SWINGERCLUB EVAKUIERT – GROSSEINSATZ IM HAMMERTAL

Erstversorgung der verletzten Personen an der Burg Kemnade (Foto: RuhrkanalNEWS)

Hattingen- Dieser Abend endete völlig anders, als sich das so mancher gedacht hatte: Anstatt eines vergnüglichen Schäferstündchens im Swingerclub am Steinenhaus an der Stadtgrenze zwischen Hattingen und Witten, rückten Feuerwehr und Rettungsdienst an. Der Swingerclub musste evakuiert werden. Mehrere Personen kollabierten gegen 21 Uhr.

Im RuhrkanalNEWS Filmbeitrag wurden selbstverständlich Personen unkenntlich gemacht.

Verdacht einer CO-Vergiftung

Relativ schnell war klar: Feuer oder gar eine Explosion sind nicht die Ursache. Was genau es aber ist, steht auch einige Zeit nach dem Beginn des Einsatzes noch nicht fest. Fakt ist: Ein Notlazarett wurde auf dem Parkplatz an der Burg Kemnade aufgebaut. Dort fand die Erstversorgung statt. Immerhin mussten nach Aussagen der Leitstelle etwa 350 Personen evakuiert werden – die meisten von ihnen in einem sehr dürftigen bis gar nicht bekleideten Zustand. Einige Gäste bibberten vor Kälte, deshalb wurden mehrere Linienbusse der BOGESTRA als Notunterkunft bereitgestellt. Rund 160 Einsatzkräfte sind vor Ort, von sieben bis elf Verletzten ist die Rede. Diese seien aber wach und ansprechbar. Im Club werden Messungen durchgeführt um zu klären, was überhaupt passiert ist. Es liegt der Verdacht einer CO-Vergiftung nahe. Die Feuerwehr ging unter schwerem Atemschutz in das Gebäude und veranlasste dementsprechend die Evakuierung. Es wurde Großalarm für den Rettungsdienst im EN-Kreis ausgelöst.
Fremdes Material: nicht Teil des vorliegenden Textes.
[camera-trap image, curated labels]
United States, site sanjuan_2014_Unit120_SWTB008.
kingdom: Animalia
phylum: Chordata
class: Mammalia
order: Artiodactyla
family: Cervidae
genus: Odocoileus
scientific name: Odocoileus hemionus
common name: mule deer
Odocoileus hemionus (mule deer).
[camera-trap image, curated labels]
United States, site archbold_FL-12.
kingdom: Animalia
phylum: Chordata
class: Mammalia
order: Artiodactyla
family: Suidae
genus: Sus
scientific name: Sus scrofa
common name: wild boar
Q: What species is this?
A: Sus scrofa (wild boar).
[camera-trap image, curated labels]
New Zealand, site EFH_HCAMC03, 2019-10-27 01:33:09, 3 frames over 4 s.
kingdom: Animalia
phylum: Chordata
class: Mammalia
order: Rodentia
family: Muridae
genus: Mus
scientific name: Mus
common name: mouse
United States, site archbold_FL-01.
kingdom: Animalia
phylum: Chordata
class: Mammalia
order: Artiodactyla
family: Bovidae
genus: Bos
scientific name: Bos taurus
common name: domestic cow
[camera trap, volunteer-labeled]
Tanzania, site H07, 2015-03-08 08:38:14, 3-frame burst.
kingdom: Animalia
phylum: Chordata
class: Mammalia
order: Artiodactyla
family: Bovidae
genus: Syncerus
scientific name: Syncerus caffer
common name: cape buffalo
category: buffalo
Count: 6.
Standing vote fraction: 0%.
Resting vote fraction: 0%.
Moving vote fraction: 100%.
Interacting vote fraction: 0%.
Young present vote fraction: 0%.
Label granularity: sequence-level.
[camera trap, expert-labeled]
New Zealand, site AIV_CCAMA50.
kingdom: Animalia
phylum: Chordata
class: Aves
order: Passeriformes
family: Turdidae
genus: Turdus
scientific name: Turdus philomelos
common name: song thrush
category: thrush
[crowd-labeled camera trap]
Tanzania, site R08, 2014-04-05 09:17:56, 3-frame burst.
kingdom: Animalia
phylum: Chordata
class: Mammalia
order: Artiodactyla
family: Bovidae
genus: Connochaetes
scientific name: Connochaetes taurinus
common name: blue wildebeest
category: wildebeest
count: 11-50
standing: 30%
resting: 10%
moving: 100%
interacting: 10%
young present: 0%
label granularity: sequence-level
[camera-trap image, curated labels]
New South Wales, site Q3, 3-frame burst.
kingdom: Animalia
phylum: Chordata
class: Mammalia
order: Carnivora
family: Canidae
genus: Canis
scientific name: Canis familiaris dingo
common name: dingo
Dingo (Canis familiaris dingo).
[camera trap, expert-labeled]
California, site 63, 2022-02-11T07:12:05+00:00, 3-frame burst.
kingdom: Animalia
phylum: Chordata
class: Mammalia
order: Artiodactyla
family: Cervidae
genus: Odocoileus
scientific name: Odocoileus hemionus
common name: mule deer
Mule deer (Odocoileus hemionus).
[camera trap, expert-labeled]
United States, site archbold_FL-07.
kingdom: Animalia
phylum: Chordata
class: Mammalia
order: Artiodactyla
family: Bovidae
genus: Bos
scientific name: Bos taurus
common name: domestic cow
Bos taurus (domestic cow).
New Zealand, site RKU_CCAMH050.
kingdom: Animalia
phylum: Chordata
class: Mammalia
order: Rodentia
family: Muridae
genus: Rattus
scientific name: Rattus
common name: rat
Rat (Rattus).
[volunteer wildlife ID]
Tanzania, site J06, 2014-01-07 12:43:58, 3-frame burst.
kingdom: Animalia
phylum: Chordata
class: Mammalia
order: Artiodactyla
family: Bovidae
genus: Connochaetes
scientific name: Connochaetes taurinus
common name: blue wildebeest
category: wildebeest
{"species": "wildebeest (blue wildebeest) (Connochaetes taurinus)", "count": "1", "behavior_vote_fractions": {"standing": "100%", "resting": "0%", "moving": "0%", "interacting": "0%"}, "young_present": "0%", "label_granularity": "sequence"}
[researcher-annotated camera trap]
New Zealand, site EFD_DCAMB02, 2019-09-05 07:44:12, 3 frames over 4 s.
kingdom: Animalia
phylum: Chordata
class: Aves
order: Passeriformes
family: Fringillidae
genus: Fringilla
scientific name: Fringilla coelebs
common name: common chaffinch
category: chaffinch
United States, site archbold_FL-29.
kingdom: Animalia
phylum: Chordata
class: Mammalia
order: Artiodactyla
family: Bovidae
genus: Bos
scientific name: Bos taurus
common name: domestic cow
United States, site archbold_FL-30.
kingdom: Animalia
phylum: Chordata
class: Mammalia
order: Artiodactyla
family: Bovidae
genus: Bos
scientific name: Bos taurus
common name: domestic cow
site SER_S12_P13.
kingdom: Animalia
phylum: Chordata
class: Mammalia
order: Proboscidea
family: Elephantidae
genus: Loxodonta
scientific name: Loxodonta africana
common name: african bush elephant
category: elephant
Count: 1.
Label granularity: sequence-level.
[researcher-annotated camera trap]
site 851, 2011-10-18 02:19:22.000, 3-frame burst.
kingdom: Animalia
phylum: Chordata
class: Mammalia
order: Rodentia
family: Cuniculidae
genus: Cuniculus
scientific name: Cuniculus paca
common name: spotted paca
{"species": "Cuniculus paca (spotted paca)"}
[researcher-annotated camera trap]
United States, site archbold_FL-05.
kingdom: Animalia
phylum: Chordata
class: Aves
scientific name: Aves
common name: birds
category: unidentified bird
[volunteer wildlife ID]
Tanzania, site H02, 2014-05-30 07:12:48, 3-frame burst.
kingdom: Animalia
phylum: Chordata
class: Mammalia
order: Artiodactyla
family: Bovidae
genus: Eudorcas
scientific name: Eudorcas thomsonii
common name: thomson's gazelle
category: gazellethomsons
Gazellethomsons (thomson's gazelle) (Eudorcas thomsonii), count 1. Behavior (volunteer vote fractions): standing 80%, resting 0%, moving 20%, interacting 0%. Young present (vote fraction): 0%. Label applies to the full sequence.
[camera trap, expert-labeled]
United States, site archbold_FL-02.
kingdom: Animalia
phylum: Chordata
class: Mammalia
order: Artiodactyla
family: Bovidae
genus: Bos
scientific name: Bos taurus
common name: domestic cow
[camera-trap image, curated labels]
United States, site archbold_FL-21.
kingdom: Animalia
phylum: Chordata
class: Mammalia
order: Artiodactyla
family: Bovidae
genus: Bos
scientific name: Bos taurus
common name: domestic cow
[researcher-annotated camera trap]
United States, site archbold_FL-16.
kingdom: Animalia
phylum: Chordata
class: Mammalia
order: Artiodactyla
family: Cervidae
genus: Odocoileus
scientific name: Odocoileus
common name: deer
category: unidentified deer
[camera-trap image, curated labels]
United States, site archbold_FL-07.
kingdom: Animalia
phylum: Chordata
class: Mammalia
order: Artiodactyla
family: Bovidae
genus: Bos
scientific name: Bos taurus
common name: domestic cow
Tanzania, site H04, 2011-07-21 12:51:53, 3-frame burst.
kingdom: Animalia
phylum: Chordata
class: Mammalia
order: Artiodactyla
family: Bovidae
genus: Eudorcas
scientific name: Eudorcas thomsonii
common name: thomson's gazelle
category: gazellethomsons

Evakuierung am Steinenhaus (Foto: RuhrkanalNEWS)

Der Besitzer des Swingerclubs soll sich übrigens gut um seine Gäste gekümmert haben. Gegen 23.30 Uhr konnten die Besucher in das Gebäude zurückkehren und sich auch wieder anziehen. Die Lust dürfte ihnen nach diesem Einsatz für heute allerdings vergangen sein. Für die Zeit des Einsatzes war der Straßenbereich um Burg Kemnade sowie der Kreuzungsbereich großräumig abgesperrt. Die Polizeikräfte forderten die zahlreichen Vertreter von Zeitung, Funk und Fernsehen wiederholt auf, keine erkennbaren Bilder der auf der Straße stehenden über 300 Swingerclub-Gäste zu veröffentlichen.